A couple on a Norwegian Airlines flight this week were probably a little horrified when, after a quick rendezvous in the plane lavatory, the whole flight found out about their shenanigans. Just before landing, the pilot said over the intercom:
“We’d like to send our best wishes of happy reproduction to the couple that ventured into the bathroom earlier on.”
Cringe. Still, to be honest I’m too busy being consumed with jealousy, because I have never managed to hit that Mile High Milestone myself. When it comes to airborne antics, I’ve been as far as third base, and had a bloody great time, but I’ve never managed to hit a home run. This is mostly because airline stewards these days are wise to sneaky tricks, and they keep an eagle eye on the toilet door at all times. Short of hiring a private jet (ever so slightly out of my price range), I’m going to have to focus on cheaper alternatives. Here are my top three:
3. National Rail
I know, it’s basically rubbish and the toilets always smell appalling. What’s more, train toilets these days are often of the ‘WTF’ type where you have to press a button to open the door, then spend a minute or so worrying whether it’s locked properly before you can drop your trousers.

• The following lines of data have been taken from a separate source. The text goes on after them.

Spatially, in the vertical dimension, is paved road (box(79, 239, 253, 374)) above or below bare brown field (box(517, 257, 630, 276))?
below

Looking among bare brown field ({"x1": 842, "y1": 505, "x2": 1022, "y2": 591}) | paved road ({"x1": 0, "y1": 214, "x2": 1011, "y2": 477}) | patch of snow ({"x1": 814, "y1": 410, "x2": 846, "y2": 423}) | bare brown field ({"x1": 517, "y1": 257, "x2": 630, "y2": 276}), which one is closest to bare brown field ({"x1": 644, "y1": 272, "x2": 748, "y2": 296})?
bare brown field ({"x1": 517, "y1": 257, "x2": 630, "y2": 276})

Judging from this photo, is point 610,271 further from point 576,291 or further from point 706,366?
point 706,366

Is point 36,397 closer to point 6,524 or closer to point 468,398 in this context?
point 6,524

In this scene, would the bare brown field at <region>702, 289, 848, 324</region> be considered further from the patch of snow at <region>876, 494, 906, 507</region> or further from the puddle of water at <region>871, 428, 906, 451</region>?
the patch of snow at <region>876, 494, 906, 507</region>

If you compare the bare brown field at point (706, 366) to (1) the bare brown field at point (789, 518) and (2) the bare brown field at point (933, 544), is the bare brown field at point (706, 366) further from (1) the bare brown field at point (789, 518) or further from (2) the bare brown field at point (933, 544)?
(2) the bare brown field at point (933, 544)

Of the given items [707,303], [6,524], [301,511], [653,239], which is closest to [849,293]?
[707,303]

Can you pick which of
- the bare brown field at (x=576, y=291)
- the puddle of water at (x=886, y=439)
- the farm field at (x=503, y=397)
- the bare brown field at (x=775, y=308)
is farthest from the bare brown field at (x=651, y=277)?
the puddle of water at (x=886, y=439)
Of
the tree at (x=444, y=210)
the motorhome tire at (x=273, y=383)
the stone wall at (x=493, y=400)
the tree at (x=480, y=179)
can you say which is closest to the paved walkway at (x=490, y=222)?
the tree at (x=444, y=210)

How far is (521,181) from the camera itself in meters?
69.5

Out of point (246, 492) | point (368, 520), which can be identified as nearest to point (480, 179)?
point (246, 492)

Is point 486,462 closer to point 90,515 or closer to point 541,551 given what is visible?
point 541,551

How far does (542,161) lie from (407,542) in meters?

On the plus side, though, they are usually more spacious than plane toilets, and because they’re so grim you’re unlikely to have many people bashing the door down to get inside – plenty of time to get amorous.
Given that they stink, though, you might want to buy either a face-mask or some kind of scented candle. Nothing says ‘mood-killer’ like someone else’s … umm … waste.
Yeah, OK, so it’s not a mile high. But depending on the tree house you can get a certain degree of sway. I once stayed in a house on stilts in Thailand, and I have to tell you that the way it rocked when we got it on was definitely worrying enough to count as a danger shag.
If you’re worried about falling out, a slight repurposing of your bondage rope should mean you can fashion a rudimentary safety harness.
1. The London Eye
Oh come on – don’t tell me you’ve never thought about it! Every time this thing comes on the telly (beginning credits of the Apprentice, background shot when talking about London in the news), I imagine how it would be to have an entire pod just to the two of us. Bottle of champagne, a bucket of lube, and at least 30 minutes of alone time.
Thing is, it takes 30 minutes for a full rotation, so you’d probably have to confine your shagging to the middle 10 minutes, or you’d get tourists on the South bank peeking in and taking photos. Mood killer.
Any more suggestions? I did think about a hot air balloon, but if I recall correctly there has to be a trained balloon operative with you while you’re up there. So either you need to learn how to operate a balloon while mid-coitus, or you need to find someone to take you up who’s incredibly open-minded… balloon-qualified volunteers, please make yourselves known in the comments.
Disclaimer: literally none of these things are genuine recommendations or endorsements. I am just a girl musing vaguely on the sex potential of various places: please don’t sue me if you get arrested and/or fall out of a tree.